Optimization: correct way to pass large array to m

2019-08-16 17:38发布

问题:

I need to perform a function on elements of a large array and I want to optimize the code using multiprocessing so that I can utilize all the cores on a supercomputer.

This is a follow up to the question I asked here.

I used the code:

import numpy as np
from scipy import misc, ndimage
import itertools
from pathos.multiprocessing import ProcessPool
import time

start = time.time()

#define the original array a as
a= np.load('100by100by100array.npy')

n= a.ndim #number of dimensions
imx, imy, imz = np.shape(a)
print('imx,imy,imz = '+str(imx)+','+str(imy)+','+str(imz))

#define the distorted array b as
imsd = 1 #how blurry the distorted image is
b = ndimage.filters.gaussian_filter(a, imsd, order=0, output=None, mode='reflect', cval=0.0)#, truncate=4.0)

#define a window/weighting function, i.e. a Gaussian for which the local values are computed

wsd = float(1.5) #sd for the window function

#create a n dimensional distribution
x, y, z = np.ogrid[0:imx, 0:imy, 0:imz]
r = (x**2 + y**2 + z**2)**0.5

G1= (2*np.pi)**(-(np.float(n)/2))*(wsd**(np.float(n)))*np.exp(-0.5*wsd**(-2)*(r)**2)

def SSIMfunc(triple):
    cenx=triple[0]
    ceny=triple[1]
    cenz=triple[2]
    G= np.roll(G1, shift=cenx, axis=0)
    G= np.roll(G, shift=ceny, axis=1)
    if cenz is not None:
        G= np.roll(G, shift=cenz, axis=2)

    #define the mean
    mu_a = np.sum(G*a)
    mu_b = np.sum(G*b)

    #define the sample standard deviation

    sd_a = (np.sum(G*(a - mu_a)**2))**(0.5)
    sd_b = (np.sum(G*(b - mu_b)**2))**(0.5)
    sd_ab= np.sum(G*(a - mu_a)*(b - mu_b))

    C1=0.001
    l= (2*mu_a*mu_b+C1)/(mu_a**2 + mu_b**2 +C1)

    C2=0.001
    c= (2*sd_a*sd_b+C2)/(sd_a**2 + sd_b**2 +C2)

    C3=0.001
    s= (sd_ab +C3)/(sd_a*sd_b +C3)

    return l*c*s

pool = ProcessPool()
SSIMarray = np.zeros((imx,imy,imz))

if __name__ == '__main__':
    results = pool.map(SSIMfunc, list(itertools.product(range(0,imx), range(0,imy), range(0,imz))))
SSIMarray = np.reshape(results, (imx,imy,imz))

M= imx*imy*imz

MSSIM = (M**(-1))*np.sum(SSIMarray)
print('MSSIM ='+str(MSSIM))

end = time.time()
print(end - start)

If I import and use a 40*40*40 array then it takes only 8 seconds of wall time and < 3 mins of cpu time.

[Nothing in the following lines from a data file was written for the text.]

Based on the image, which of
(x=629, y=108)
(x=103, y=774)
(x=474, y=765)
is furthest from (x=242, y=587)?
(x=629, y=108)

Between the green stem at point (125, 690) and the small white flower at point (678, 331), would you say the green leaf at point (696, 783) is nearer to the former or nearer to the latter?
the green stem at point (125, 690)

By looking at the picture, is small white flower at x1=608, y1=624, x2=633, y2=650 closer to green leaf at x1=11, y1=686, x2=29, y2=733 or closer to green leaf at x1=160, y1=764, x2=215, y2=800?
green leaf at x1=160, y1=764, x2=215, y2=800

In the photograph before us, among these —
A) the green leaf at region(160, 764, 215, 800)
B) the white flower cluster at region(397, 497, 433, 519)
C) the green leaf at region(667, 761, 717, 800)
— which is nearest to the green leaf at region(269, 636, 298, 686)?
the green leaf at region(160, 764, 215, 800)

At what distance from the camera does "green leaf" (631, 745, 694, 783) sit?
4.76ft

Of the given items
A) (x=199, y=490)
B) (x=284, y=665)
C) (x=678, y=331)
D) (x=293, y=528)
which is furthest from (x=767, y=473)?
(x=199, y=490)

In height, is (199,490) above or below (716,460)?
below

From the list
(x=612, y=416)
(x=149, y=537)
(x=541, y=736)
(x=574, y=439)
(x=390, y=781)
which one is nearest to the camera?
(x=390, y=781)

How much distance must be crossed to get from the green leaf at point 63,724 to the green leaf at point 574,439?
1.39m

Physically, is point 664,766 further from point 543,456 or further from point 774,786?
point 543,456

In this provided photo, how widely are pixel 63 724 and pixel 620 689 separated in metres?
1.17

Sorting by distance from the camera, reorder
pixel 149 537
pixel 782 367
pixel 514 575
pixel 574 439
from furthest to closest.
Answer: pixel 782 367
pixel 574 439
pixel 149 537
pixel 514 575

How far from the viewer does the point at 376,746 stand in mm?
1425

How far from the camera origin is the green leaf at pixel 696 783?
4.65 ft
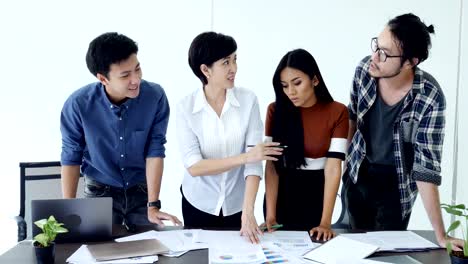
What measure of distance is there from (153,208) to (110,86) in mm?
582

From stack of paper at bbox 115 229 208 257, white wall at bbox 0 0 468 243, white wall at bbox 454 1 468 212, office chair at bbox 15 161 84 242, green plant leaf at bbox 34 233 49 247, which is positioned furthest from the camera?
white wall at bbox 0 0 468 243

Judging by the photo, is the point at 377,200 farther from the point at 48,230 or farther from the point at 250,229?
the point at 48,230

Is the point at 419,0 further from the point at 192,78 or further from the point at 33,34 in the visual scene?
the point at 33,34

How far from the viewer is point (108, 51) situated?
1.82 metres

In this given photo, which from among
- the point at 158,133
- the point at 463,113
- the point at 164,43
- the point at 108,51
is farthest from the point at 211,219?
the point at 463,113

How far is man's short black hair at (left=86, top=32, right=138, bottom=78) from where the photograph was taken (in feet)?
5.98

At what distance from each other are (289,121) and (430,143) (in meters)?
0.57

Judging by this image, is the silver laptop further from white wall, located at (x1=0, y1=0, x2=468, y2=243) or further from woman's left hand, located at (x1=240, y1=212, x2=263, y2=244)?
white wall, located at (x1=0, y1=0, x2=468, y2=243)

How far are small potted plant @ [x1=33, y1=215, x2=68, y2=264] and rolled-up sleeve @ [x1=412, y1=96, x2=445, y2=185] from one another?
1317 mm

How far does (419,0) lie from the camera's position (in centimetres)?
304

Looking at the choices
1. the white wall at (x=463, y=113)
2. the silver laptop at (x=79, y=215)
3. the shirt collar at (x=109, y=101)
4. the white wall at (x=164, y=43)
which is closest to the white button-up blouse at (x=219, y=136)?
the shirt collar at (x=109, y=101)

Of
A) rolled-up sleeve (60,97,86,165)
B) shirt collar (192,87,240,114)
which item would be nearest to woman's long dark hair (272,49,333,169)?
shirt collar (192,87,240,114)

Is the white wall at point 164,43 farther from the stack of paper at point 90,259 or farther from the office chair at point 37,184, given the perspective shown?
the stack of paper at point 90,259

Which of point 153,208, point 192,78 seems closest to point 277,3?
point 192,78
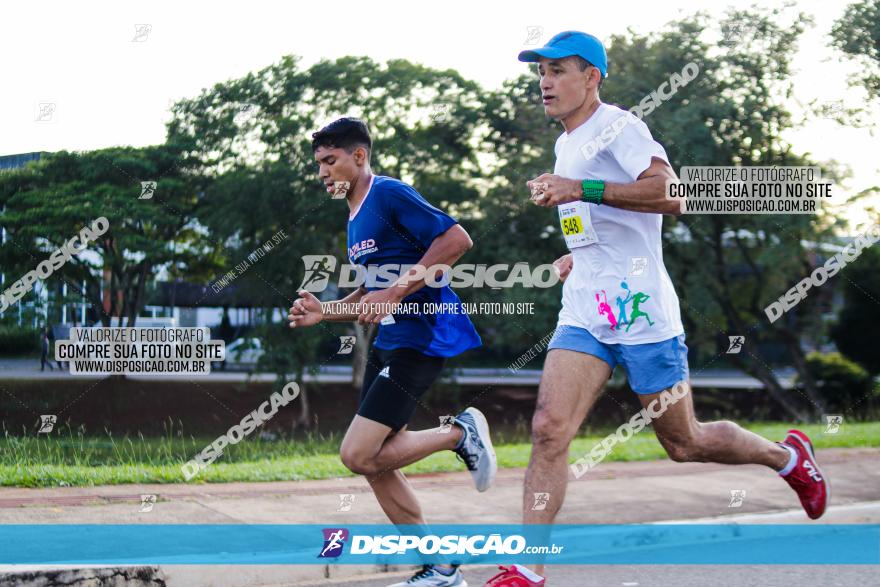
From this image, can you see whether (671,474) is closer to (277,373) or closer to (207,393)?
(277,373)

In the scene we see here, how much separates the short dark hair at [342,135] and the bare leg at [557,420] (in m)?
1.33

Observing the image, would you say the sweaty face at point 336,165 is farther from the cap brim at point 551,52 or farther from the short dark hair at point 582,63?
the short dark hair at point 582,63

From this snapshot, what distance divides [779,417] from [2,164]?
1683 centimetres

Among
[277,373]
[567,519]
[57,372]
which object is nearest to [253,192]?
[277,373]

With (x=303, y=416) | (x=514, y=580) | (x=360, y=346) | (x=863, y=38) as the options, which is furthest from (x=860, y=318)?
(x=514, y=580)

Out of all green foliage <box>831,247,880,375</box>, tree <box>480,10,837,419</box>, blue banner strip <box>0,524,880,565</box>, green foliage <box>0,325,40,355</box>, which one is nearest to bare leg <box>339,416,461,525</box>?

However importing and using a 100*100*100 array means the code doesn't finish running in over 5 hours of cpu time or 10 minutes of walltime, and not even over 1 hour of wall time.

I am guessing that there is something wrong with passing such a large array through map but I haven't been able to find a solution yet. Using CProfile the problem appears to be

method 'acquire' of 'thread.lock' objects

What is the correct way to apply a function to a large array of elements?

Note that I can't simply chop up the array into pieces as the function value for each element of the array depends on the values around that element as well.